SystemVerilog is a good example of this: while the pure open source version of Yosys only covers to small subset of SystemVerilog language features, new ones are slowly being added.
Similarly, the ghdl-yosys-plugin project has been working towards adding Yosys VHDL support.
Since all these front-ends compile to the same intermediate data representation that is used by CXXRTL, this improved simulation feature support to automatic!
Once the Yosys gHDL integration stabilize, CXXRTL will be the only open source simulator with mixed Verilog/VHDL language support!
-
Simulation Speed
CXXRTL is orders of magnitude faster than Icarus Verilog.
But see below…
Disadvantages
-
Simulation Speed
My current benchmark is a small VexRiscv CPU running a C program that toggles 3 LEDs.
In the fastest settings, CXXRTL is about 8x slower than single-threaded Verilator.
You can find my benchmarking results here.
One should not rely on just one benchmark, and others have reported simulation speed differences that aren’t as large.
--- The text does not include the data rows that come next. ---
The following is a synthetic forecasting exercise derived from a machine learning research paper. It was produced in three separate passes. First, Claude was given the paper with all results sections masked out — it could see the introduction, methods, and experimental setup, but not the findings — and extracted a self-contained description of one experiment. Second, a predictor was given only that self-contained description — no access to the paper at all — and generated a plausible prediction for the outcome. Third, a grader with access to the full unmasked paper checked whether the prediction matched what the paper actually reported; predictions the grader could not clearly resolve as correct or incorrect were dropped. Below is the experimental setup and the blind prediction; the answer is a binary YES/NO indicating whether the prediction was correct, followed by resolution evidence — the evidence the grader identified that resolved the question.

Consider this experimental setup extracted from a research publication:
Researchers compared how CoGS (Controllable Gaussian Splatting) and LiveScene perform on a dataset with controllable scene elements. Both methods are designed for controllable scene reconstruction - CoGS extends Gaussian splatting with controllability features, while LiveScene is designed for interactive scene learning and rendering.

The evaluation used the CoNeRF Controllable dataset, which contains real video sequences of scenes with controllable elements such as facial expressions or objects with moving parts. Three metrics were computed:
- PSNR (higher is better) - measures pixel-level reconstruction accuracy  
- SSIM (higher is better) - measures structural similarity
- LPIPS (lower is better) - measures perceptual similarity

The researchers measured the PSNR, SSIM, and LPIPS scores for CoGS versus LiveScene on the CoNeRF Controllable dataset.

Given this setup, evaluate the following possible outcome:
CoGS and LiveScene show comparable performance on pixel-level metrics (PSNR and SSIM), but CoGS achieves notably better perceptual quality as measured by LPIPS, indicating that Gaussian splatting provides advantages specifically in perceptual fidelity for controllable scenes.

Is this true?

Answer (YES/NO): NO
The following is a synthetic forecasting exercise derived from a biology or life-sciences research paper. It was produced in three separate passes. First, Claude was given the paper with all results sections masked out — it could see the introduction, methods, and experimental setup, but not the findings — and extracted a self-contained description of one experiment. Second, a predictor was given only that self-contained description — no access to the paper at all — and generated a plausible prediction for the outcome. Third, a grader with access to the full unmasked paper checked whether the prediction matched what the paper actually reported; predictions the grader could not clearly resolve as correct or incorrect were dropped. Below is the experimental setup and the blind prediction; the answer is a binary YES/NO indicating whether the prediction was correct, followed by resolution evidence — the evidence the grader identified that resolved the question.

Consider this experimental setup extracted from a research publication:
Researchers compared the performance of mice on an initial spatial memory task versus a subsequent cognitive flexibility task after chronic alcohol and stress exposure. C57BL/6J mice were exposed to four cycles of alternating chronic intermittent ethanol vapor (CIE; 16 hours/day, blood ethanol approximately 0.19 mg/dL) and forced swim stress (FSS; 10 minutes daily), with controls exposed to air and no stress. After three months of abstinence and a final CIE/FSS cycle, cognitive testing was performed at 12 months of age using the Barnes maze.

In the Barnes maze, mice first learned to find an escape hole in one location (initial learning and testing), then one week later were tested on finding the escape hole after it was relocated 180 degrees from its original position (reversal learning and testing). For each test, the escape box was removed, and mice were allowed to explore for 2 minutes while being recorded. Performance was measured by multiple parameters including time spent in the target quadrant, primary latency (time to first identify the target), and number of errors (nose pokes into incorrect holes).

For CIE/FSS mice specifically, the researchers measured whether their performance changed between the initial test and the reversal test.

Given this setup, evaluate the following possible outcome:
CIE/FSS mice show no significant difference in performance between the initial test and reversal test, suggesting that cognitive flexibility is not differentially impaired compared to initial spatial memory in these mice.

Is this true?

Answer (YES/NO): NO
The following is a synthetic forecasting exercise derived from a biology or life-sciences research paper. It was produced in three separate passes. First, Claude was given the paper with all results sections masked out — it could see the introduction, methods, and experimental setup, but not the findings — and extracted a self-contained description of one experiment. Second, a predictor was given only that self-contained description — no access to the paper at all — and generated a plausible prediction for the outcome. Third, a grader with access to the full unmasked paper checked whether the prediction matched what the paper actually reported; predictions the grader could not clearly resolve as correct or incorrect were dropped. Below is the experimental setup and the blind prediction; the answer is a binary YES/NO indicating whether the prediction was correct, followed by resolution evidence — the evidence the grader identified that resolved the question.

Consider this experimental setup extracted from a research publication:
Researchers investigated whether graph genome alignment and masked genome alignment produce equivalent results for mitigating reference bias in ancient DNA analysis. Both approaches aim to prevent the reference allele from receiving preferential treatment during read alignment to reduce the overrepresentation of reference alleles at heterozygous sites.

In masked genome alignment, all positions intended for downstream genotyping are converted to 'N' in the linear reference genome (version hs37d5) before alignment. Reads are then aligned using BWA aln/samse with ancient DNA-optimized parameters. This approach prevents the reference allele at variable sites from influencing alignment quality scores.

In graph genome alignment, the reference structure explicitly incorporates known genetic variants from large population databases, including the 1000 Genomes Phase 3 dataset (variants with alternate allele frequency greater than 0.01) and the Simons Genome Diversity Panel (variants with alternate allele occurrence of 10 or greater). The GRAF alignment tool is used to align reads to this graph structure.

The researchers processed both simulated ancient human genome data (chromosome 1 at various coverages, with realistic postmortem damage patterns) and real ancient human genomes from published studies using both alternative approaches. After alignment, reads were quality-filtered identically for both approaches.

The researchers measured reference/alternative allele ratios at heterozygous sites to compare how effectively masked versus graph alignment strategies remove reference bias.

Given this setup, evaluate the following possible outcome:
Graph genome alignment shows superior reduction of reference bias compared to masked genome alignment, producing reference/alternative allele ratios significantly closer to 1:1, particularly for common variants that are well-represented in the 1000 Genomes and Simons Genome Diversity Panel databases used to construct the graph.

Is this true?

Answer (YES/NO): NO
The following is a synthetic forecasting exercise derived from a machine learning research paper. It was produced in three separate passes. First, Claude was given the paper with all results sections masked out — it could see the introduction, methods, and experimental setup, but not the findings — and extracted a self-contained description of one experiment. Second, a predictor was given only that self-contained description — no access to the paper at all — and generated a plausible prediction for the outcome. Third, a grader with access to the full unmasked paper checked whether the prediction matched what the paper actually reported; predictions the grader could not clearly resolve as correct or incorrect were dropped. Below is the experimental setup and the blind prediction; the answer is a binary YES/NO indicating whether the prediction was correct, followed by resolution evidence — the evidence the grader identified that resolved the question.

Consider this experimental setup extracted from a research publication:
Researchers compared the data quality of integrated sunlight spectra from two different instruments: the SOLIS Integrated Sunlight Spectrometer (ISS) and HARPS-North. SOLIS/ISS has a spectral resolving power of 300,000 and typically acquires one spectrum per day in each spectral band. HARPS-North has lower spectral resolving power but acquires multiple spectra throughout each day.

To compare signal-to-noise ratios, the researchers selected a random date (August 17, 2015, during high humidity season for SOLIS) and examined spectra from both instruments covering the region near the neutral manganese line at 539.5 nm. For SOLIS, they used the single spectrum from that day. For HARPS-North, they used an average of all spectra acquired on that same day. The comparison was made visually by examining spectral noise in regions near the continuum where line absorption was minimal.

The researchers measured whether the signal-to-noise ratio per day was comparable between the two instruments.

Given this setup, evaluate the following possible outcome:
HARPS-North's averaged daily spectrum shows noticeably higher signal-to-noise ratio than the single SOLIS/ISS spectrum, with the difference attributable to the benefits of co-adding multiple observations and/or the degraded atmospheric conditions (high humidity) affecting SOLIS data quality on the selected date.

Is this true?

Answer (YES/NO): NO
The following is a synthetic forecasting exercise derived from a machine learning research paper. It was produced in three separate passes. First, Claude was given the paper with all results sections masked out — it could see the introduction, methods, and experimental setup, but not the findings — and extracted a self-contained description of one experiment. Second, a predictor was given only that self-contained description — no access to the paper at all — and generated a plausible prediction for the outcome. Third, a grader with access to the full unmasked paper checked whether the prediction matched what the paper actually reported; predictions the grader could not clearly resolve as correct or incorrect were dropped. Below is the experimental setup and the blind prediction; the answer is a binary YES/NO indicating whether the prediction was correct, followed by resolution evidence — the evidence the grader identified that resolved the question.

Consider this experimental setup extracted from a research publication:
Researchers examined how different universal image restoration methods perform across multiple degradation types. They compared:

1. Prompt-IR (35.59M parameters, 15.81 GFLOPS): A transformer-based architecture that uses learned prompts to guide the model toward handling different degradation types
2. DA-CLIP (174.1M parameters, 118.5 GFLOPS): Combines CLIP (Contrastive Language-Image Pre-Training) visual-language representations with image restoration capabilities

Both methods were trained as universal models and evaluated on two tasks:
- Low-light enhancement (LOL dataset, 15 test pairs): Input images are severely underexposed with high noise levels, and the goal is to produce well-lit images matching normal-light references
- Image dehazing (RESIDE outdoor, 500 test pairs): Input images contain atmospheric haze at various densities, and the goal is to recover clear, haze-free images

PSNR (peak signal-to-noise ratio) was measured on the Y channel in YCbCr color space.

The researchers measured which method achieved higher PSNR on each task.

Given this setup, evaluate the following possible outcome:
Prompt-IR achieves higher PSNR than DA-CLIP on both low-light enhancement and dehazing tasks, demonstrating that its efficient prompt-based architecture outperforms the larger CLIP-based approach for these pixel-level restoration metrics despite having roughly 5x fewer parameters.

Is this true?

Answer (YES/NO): NO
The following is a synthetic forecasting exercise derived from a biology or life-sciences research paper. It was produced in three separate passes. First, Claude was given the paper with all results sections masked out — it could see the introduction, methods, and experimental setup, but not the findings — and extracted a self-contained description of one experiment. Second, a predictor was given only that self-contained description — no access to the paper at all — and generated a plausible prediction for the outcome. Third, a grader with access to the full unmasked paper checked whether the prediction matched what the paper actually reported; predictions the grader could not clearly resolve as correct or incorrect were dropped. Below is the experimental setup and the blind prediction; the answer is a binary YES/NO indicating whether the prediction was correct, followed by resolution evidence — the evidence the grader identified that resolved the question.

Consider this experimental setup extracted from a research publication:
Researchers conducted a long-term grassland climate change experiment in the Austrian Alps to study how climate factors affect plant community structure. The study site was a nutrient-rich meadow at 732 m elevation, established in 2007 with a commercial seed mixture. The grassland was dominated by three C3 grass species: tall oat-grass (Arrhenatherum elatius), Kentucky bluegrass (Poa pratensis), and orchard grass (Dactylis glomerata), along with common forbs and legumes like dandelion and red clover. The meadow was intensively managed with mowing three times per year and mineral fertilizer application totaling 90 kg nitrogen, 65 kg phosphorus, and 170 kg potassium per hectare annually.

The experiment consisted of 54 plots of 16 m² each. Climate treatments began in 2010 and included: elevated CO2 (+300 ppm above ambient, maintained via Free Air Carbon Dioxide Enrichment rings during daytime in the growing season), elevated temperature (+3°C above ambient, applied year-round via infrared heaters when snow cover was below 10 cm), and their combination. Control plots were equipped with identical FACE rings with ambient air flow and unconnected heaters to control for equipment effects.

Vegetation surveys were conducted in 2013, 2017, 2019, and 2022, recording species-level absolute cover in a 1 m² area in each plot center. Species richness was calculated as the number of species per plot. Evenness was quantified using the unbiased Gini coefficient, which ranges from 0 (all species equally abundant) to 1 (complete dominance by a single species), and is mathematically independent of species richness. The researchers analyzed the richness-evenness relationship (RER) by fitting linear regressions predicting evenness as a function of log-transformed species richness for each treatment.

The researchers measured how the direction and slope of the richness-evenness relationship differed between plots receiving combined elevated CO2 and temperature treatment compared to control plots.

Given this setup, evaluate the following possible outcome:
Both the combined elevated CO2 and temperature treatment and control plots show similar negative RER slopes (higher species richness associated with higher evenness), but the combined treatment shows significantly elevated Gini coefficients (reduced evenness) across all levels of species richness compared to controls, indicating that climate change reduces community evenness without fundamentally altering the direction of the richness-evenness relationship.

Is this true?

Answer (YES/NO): NO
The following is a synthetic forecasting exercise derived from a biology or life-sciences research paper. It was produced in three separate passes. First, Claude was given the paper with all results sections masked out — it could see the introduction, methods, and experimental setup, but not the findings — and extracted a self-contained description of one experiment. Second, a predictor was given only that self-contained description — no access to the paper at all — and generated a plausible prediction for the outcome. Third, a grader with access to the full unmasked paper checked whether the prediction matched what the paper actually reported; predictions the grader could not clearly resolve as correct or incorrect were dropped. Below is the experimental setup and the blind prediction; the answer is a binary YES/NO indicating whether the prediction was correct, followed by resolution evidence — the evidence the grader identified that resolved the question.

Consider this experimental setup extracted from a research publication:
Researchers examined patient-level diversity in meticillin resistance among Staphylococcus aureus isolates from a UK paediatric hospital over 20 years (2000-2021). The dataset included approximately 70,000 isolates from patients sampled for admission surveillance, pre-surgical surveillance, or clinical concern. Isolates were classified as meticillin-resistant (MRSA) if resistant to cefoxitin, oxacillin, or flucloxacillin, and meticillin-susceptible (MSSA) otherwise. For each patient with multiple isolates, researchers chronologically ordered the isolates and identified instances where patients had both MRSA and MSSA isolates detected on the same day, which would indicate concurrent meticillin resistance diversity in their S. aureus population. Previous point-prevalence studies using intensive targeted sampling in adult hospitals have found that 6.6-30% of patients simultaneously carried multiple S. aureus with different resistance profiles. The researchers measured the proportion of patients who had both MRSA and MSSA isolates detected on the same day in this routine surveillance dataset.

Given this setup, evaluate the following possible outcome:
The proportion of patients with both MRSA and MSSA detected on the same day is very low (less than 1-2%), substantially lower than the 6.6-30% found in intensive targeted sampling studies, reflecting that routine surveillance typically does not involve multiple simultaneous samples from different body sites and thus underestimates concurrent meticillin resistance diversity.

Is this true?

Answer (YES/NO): NO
Verilog coding style differences, or the type of logic could play a major role here.
My personal opinion is that CXXRTL is fast enough for what I need, and its features and ease of use are sufficient to prefer it over Verilator.
But when speed is your first and foremost concern, CXXRTL is currently not for you.
-
Compilation Speed
A CXXRTL model relies on C++ templates for all data types and operations. It also uses a single storage model for everything, whether it’s a bit, a 32-bit vector, a 1024-bit vector, or a memory. This makes the run-time include file very clean and small.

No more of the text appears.